→ BRIEF:
Rewrite the items below, substituting "stone path" for every occurrence of "paved walkway" and leaving everything else unchanged.

-- MATERIAL FOR THIS TASK start --

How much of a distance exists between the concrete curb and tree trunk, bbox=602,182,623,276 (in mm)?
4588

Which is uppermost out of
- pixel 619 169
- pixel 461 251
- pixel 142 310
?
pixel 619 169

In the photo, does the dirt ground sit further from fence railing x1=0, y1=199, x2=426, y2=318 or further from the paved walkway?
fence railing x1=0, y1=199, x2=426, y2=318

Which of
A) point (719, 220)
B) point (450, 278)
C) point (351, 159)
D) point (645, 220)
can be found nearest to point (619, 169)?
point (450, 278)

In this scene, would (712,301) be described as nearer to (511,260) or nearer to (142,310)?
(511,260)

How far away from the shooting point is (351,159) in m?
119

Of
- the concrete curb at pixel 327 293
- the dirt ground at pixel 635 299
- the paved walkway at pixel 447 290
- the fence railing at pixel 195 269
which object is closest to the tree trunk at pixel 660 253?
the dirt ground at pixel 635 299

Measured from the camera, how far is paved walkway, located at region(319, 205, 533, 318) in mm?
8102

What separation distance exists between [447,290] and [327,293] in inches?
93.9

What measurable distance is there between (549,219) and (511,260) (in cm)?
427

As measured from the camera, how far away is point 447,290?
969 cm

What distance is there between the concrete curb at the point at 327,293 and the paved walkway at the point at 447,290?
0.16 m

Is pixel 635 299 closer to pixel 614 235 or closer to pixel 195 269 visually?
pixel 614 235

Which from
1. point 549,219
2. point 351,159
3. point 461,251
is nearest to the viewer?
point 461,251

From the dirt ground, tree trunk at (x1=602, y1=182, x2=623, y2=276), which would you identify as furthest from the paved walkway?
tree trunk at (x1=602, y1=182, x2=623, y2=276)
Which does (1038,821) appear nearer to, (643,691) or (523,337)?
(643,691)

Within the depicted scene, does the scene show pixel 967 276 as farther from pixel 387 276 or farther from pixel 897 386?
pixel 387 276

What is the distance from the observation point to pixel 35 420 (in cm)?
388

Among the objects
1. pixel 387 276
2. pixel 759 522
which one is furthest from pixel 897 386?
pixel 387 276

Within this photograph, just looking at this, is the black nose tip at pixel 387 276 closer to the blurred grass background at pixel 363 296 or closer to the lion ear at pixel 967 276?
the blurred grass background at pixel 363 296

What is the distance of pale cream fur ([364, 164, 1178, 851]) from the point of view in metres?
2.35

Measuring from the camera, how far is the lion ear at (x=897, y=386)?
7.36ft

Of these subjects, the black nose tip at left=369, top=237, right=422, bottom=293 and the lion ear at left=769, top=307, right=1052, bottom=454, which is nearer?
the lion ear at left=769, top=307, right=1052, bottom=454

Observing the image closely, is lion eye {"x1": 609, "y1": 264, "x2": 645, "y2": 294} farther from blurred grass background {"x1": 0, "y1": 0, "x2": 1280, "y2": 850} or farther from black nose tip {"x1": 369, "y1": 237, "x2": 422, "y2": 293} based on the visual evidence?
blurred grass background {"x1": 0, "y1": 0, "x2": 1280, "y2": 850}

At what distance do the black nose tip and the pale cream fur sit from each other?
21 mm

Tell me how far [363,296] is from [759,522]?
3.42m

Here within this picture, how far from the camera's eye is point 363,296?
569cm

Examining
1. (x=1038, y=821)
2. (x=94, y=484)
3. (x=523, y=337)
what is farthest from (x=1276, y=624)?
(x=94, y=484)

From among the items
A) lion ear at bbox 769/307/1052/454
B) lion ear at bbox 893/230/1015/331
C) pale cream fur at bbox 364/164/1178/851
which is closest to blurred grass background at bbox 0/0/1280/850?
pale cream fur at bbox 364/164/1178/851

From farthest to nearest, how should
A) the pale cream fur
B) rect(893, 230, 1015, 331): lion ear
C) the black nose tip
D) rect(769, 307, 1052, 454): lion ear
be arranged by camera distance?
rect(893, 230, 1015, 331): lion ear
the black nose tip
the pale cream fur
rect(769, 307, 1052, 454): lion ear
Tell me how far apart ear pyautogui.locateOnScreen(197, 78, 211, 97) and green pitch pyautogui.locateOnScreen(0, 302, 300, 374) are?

-- MATERIAL FOR THIS TASK end --

→ COMPLETE RESPONSE:
How much of a distance exists between the concrete curb and tree trunk, bbox=602,182,623,276 (in mm)?
4588

Which is uppermost out of
- pixel 619 169
- pixel 461 251
- pixel 142 310
?
pixel 619 169

In the photo, does the dirt ground sit further from fence railing x1=0, y1=199, x2=426, y2=318 or further from the stone path?
fence railing x1=0, y1=199, x2=426, y2=318

Which of
A) point (719, 220)
B) point (450, 278)
C) point (351, 159)
D) point (645, 220)
can be found nearest to point (619, 169)?
point (450, 278)

In this scene, would (712,301) be described as nearer to (511,260) or nearer to (142,310)?
(511,260)

How far away from the shooting point is (351,159) in m?
119

Of
- the concrete curb at pixel 327 293
- the dirt ground at pixel 635 299
- the stone path at pixel 447 290
- the fence railing at pixel 195 269
which object is closest to the tree trunk at pixel 660 253?
the dirt ground at pixel 635 299

Measured from the camera, how far is stone path, located at region(319, 205, 533, 318) in mm?
8102

What separation distance exists between [447,290] and [327,293] in inches?
93.9

What measurable distance is there between (549,219) and (511,260) (in cm)?
427

As measured from the camera, how far away is point 447,290?
969 cm

What distance is there between the concrete curb at the point at 327,293 and the stone path at the point at 447,290?
0.16 m

Is pixel 635 299 closer to pixel 614 235 or closer to pixel 195 269 visually?
pixel 614 235

Which from
1. point 549,219
2. point 351,159
3. point 461,251
is nearest to the viewer?
point 461,251

From the dirt ground, tree trunk at (x1=602, y1=182, x2=623, y2=276), which would you identify as furthest from the stone path?
tree trunk at (x1=602, y1=182, x2=623, y2=276)
Which does (1038,821) appear nearer to, (643,691) or (523,337)?
(643,691)

Within the depicted scene, does the scene show pixel 967 276 as farther from pixel 387 276 or farther from pixel 897 386?
pixel 387 276

What is the distance from the observation point to pixel 35 420 (in cm)?
388

Among the objects
1. pixel 387 276
2. pixel 759 522
which one is furthest from pixel 897 386?
pixel 387 276

Within this photograph, just looking at this, is the black nose tip at pixel 387 276 closer to the blurred grass background at pixel 363 296 or closer to the lion ear at pixel 967 276?
the blurred grass background at pixel 363 296

What is the distance of pale cream fur ([364, 164, 1178, 851]) from the point of view in metres?
2.35

Measuring from the camera, how far is the lion ear at (x=897, y=386)?
7.36ft

Of these subjects, the black nose tip at left=369, top=237, right=422, bottom=293 and the lion ear at left=769, top=307, right=1052, bottom=454, which is nearer?
the lion ear at left=769, top=307, right=1052, bottom=454

Observing the image closely, is lion eye {"x1": 609, "y1": 264, "x2": 645, "y2": 294} farther from blurred grass background {"x1": 0, "y1": 0, "x2": 1280, "y2": 850} or farther from black nose tip {"x1": 369, "y1": 237, "x2": 422, "y2": 293} based on the visual evidence?
blurred grass background {"x1": 0, "y1": 0, "x2": 1280, "y2": 850}

At what distance do the black nose tip and the pale cream fur sit from each other?
21 mm

Tell me how far [363,296] is from [759,522]?
3.42m

Here within this picture, how far from the camera's eye is point 363,296?
569cm

Examining
1. (x=1038, y=821)
2. (x=94, y=484)
3. (x=523, y=337)
what is farthest from (x=1276, y=624)?
(x=94, y=484)

From among the items
A) lion ear at bbox 769/307/1052/454
B) lion ear at bbox 893/230/1015/331
C) pale cream fur at bbox 364/164/1178/851
which is closest to blurred grass background at bbox 0/0/1280/850?
pale cream fur at bbox 364/164/1178/851

From farthest to nearest, how should
A) the pale cream fur
B) rect(893, 230, 1015, 331): lion ear
C) the black nose tip
D) rect(769, 307, 1052, 454): lion ear
be arranged by camera distance?
rect(893, 230, 1015, 331): lion ear
the black nose tip
the pale cream fur
rect(769, 307, 1052, 454): lion ear
Tell me how far apart ear pyautogui.locateOnScreen(197, 78, 211, 97) and green pitch pyautogui.locateOnScreen(0, 302, 300, 374) are?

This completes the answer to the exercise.